◆ **What the task requires**
Reproduce the text of every entry below verbatim, leaving out the pictures.
BEGIN Stored rows
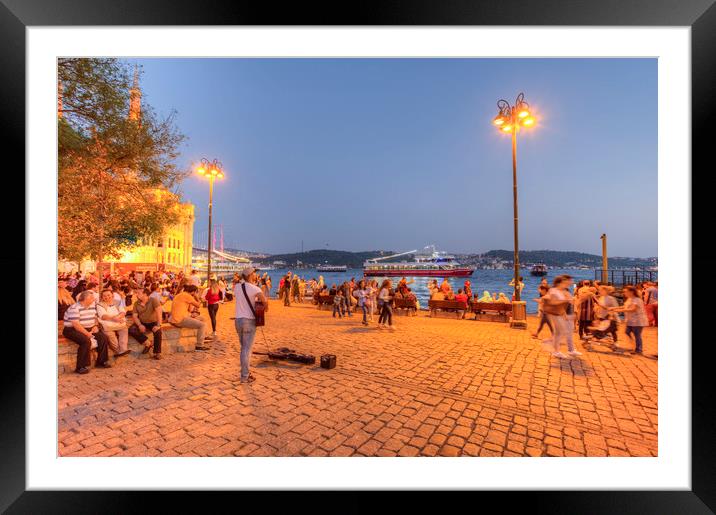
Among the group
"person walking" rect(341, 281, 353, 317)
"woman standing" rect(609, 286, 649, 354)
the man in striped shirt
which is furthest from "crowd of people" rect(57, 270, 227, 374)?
"woman standing" rect(609, 286, 649, 354)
END Stored rows
◆ **Correct answer**
Among the group
"person walking" rect(341, 281, 353, 317)
"woman standing" rect(609, 286, 649, 354)
the man in striped shirt
which is furthest from "crowd of people" rect(57, 270, 227, 374)?
"woman standing" rect(609, 286, 649, 354)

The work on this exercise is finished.